With seats almost four feet above the street, our passengers get to see whole neighborhoods and the houses and yards within them in a completely different way. They see just over the tops of many of the fences that keep us divided from one another. A whole new world opens up for them as they see the world around them from a high above completely different reference point. And as we move  at what is often no more than a brisk walking speed, the world before them goes by at a pace their minds can more comfortably process.
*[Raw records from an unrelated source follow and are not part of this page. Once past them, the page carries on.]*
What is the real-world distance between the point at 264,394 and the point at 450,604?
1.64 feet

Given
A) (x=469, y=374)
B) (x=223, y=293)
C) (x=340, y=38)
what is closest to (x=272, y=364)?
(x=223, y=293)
As the Busycle helps people see their world in a different way, it helps them to climb out of some of the comfortable ruts that have kept them from having an expanded view of what is possible. If one person’s dream of a group transportation conveyance built from society’s  discards can be made real in the form of the Busycle, what is to stop any of us  from advancing toward any of the dreams that we may have. No where is there a better illustration of resourcefulness, of making do with what you have, where you are, right now than with the example the Busycle sets!

All too often, we feel limited in our ability to make our dreams real by money. What Matthew Mazzotta showed was that we can make anything real if we want it bad enough. When he was able to instill his passion in the also amazing Heather Clark, the Busycle dream exploded on to the Boston scene as we showed you when we talked about how it got built.

The individual who gets the credit for making great things happen never does so alone.  He or she with but rare exception is elevated to such recognition by all those who added their touch to the accomplishment in question. Just as Matthew and then Heather made others believers in the vision they held, the bicycle nirvana we see called the National Bicycle Greenway is no different. Since it is such a colossal undertaking over such a broad expanse of land, we know we just have to keep patiently planting the seeds of our message. With the Busycle as our ally, we know that, in soon enough time, it will reach the kind of critical mass that will consume the collective consciousness here in America with making the NBG real!

And that fellow Greenway believers is the Busycle and why we here at the National Bicycle Greenway are so excited about it!!